This innovation took place under the influence of a group calling itself the Philadelphia Society for Alleviating the Miseries of Public Prisons, which met for the first time in 1787 at the home of Benjamin Franklin. The Society was populated largely by Quakers, who believed in punishment for crimes, but also believed that all human beings were capable of redemption. They saw the new regime offered at Penitentiary House as a kinder and more effective alternative to more viscerally cruel punishments such as flogging, the public humiliations of the pillory and stocks, and the misery of filthy, violent, overcrowded jails.

Michel Foucault argues that the desire to treat those convicted of criminal offenses more “humanely” was rooted not only in Enlightenment ideas but also in the shifting power structures brought on by political and industrial revolutions. Early prison reforms served a pragmatic as well as a moral purpose, replacing the arbitrary and violent punishments of sovereigns with a more controlled and technocratic system of punishments befitting public power.

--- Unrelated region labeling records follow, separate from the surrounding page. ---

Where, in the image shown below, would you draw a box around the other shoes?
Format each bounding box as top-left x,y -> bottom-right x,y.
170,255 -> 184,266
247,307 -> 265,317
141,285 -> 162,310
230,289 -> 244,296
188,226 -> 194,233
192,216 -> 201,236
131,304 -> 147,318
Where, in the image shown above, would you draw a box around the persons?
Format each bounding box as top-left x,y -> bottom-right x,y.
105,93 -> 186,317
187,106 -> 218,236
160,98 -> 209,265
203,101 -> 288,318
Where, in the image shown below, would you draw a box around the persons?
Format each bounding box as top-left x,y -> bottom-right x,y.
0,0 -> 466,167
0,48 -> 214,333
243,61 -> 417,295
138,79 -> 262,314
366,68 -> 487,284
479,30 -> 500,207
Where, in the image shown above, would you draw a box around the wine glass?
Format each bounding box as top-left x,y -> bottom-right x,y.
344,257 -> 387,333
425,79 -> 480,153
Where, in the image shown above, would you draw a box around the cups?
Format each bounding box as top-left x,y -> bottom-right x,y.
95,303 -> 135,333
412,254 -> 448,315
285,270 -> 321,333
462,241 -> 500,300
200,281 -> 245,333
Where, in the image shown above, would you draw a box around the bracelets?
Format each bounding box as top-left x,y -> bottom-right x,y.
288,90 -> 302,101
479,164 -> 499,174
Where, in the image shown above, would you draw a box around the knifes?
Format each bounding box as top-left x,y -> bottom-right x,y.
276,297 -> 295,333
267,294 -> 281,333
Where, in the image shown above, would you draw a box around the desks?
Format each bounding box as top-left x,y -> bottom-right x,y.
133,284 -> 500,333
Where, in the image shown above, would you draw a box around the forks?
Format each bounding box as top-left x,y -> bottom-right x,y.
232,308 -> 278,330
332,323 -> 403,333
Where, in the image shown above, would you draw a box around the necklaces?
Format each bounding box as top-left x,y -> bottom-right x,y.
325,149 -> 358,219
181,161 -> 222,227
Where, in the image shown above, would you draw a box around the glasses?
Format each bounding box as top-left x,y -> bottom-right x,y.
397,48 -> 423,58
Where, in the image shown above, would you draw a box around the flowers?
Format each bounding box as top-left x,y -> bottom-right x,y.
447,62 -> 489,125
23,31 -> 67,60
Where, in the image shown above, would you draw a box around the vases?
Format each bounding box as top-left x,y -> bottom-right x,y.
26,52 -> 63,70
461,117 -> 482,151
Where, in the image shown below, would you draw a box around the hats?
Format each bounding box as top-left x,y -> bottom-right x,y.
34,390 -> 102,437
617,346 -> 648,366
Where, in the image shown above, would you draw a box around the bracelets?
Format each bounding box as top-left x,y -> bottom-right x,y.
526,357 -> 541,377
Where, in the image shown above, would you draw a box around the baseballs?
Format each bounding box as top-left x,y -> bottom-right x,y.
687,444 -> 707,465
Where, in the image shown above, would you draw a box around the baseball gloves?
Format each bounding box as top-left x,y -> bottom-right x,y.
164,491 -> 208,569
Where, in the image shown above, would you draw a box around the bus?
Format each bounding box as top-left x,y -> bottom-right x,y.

The new approach spread quickly. At Auburn Prison in upstate New York in 1821, eighty people were placed in solitary confinement in a new wing. Alexis de Tocqueville and Gustave de Beaumont, in their 1833 treatise on U.S. penitentiaries, described the result:

In order to reform them, [the convicts] had been submitted to complete isolation; but this absolute solitude, if nothing interrupts it, is beyond the strength of man; it destroys the criminal without intermission and without pity; it does not reform, it kills.
The unfortunates on whom this experiment was made fell into a state of depression so manifest that their keepers were struck with it; their lives seemed in danger if they remained longer in this situation; five of them had already succumbed during a single year; their moral state was not less alarming; one of them had become insane; another, in a fit of despair, had embraced the opportunity, when the keeper brought him something, to precipitate himself from his cell, running the almost certain chance of a mortal fall.